Copy out every row below, substituting "wooden stake" for each occurrence of "submerged post" and leaving all other text unchanged.

[Begin]

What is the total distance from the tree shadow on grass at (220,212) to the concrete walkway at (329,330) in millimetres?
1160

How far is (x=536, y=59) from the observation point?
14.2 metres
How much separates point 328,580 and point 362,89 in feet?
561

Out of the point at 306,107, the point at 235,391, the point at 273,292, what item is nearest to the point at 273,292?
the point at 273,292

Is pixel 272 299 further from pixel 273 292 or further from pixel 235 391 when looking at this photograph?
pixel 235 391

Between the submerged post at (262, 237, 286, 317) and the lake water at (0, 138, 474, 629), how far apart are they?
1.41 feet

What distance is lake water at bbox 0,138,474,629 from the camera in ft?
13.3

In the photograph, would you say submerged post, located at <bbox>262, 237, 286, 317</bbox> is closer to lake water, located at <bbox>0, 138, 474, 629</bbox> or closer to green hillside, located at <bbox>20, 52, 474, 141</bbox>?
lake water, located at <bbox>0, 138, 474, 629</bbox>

[End]

_Task solution_.
What is the total distance from the tree shadow on grass at (220,212) to the concrete walkway at (329,330) in millimetres?
1160

How far is (x=536, y=59) from the observation point?
14.2 metres
How much separates point 328,580 and point 362,89 in feet?
561

Out of the point at 306,107, the point at 235,391, the point at 273,292, what item is nearest to the point at 273,292?
the point at 273,292

Is pixel 272 299 further from pixel 273 292 or further from pixel 235 391 when looking at this photograph?
pixel 235 391

Between the wooden stake at (262, 237, 286, 317) and the lake water at (0, 138, 474, 629), how far apart are they?
1.41 feet

What distance is lake water at bbox 0,138,474,629 from the camera in ft?
13.3

In the photograph, would you say wooden stake, located at <bbox>262, 237, 286, 317</bbox> is closer to lake water, located at <bbox>0, 138, 474, 629</bbox> or closer to green hillside, located at <bbox>20, 52, 474, 141</bbox>?
lake water, located at <bbox>0, 138, 474, 629</bbox>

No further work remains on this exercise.